Jedes Jahr müssen weltweit mehr als sechs Millionen chirurgische Eingriffe virtuell vorgeplant werden. Was auf den ersten Blick nach einem rein technischen Prozess klingt, ist in Wahrheit ein zeitkritischer und oft mühsamer Bestandteil des Klinikalltags. Heute verfügbare Planungssoftwares sind teuer, kompliziert und nur von speziell geschultem Personal bedienbar. Viele Kliniken lagern die Planung deshalb an externe Dienstleister aus. Ein Umweg, der nicht nur Zeit, sondern auch Einfluss kostet.
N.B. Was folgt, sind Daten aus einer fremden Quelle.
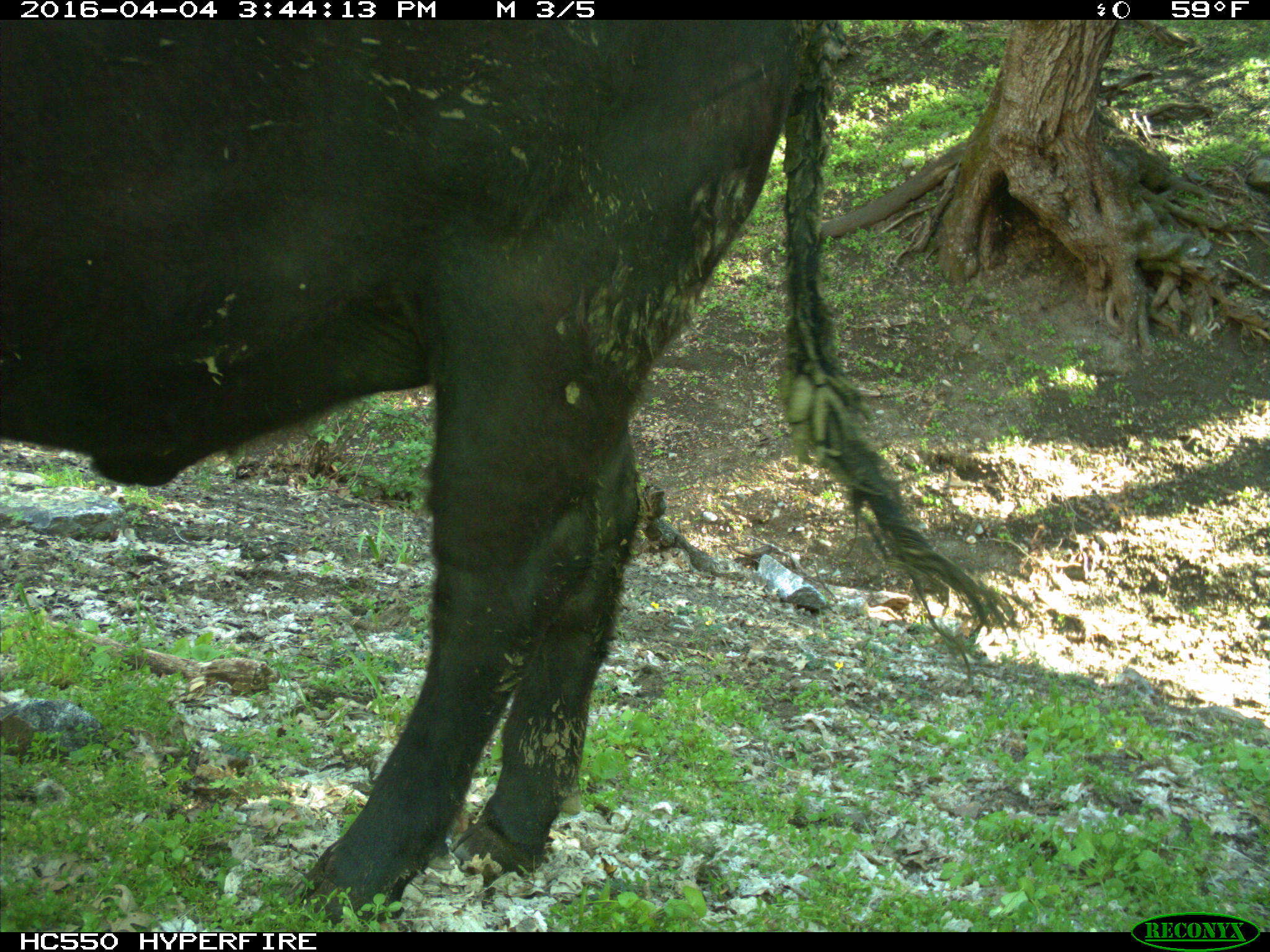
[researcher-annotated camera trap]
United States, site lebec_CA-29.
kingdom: Animalia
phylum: Chordata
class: Mammalia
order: Artiodactyla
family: Bovidae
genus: Bos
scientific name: Bos taurus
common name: domestic cow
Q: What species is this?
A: Bos taurus (domestic cow).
Ich halte das für ein strukturelles Problem: Die Chirurginnen und Chirurgen, die am Ende operieren, haben oft keinen direkten Zugriff auf die Planung, die die Grundlage ihrer Arbeit bildet. Genau das wollten wir bei Inzipio ändern.
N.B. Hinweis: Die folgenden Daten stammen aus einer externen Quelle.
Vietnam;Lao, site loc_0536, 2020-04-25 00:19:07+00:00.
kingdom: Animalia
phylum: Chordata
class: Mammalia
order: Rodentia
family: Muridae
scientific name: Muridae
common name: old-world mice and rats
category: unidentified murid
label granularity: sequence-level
Von der Idee zur Plattform
Gemeinsam mit Prof. Dr. Dr. Ali Modabber, einem erfahrenen MKG-Chirurgen, dem Maschinenbauingenieur Dr. Stefan Raith und dem Betriebswirt Thomas Roth haben wir Inzipio gegründet. Unsere Vision war klar: eine Plattform zu entwickeln, die die gesamte Prozesskette der Operationsplanung digitalisiert und automatisiert. Von der Analyse der CT-Daten über das Design individueller Implantate bis hin zu 3D-druckbaren Schnittschablonen.
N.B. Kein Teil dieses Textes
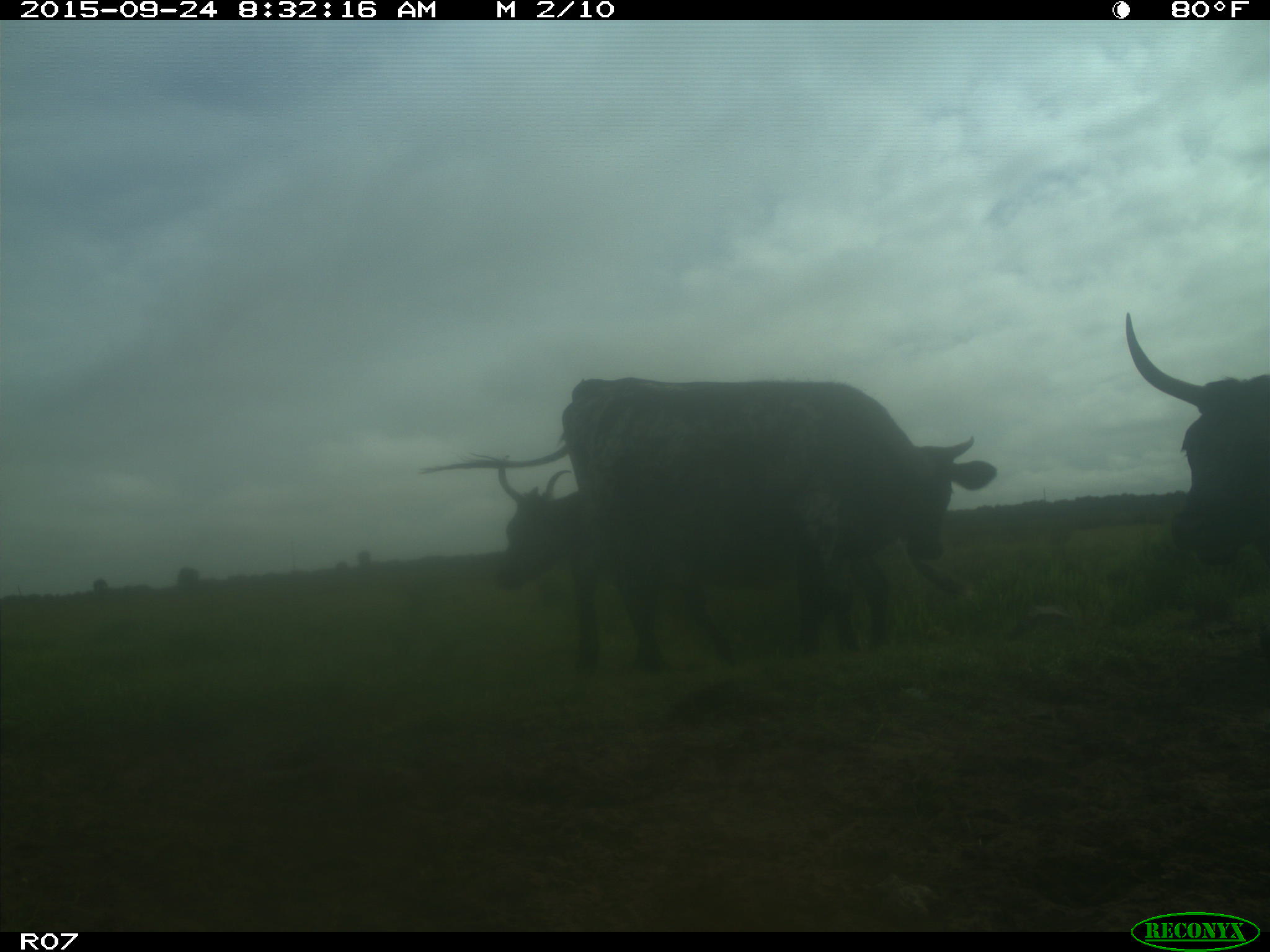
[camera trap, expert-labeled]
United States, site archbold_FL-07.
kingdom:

Als Chief AI Officer ist es meine Aufgabe, die künstliche Intelligenz in diese Prozesse zu integrieren. Unsere Algorithmen lernen, anatomische Strukturen zu erkennen, optimale Operationswege vorzuschlagen und Modelle zu generieren, die bisher nur mit großem manuellem Aufwand erstellt werden konnten.
Das Ergebnis: Chirurginnen und Chirurgen können ihre Eingriffe selbst planen – intuitiv, schnell und präzise. So bleibt die Kontrolle dort, wo sie hingehört: im Operationssaal.
KI als Assistent, nicht als Ersatz
Ich werde oft gefragt, ob KI den Arzt ersetzt. Meine klare Antwort lautet: Nein. Künstliche Intelligenz ist kein Ersatz für menschliche Erfahrung, sondern ein Werkzeug, das diese erweitert.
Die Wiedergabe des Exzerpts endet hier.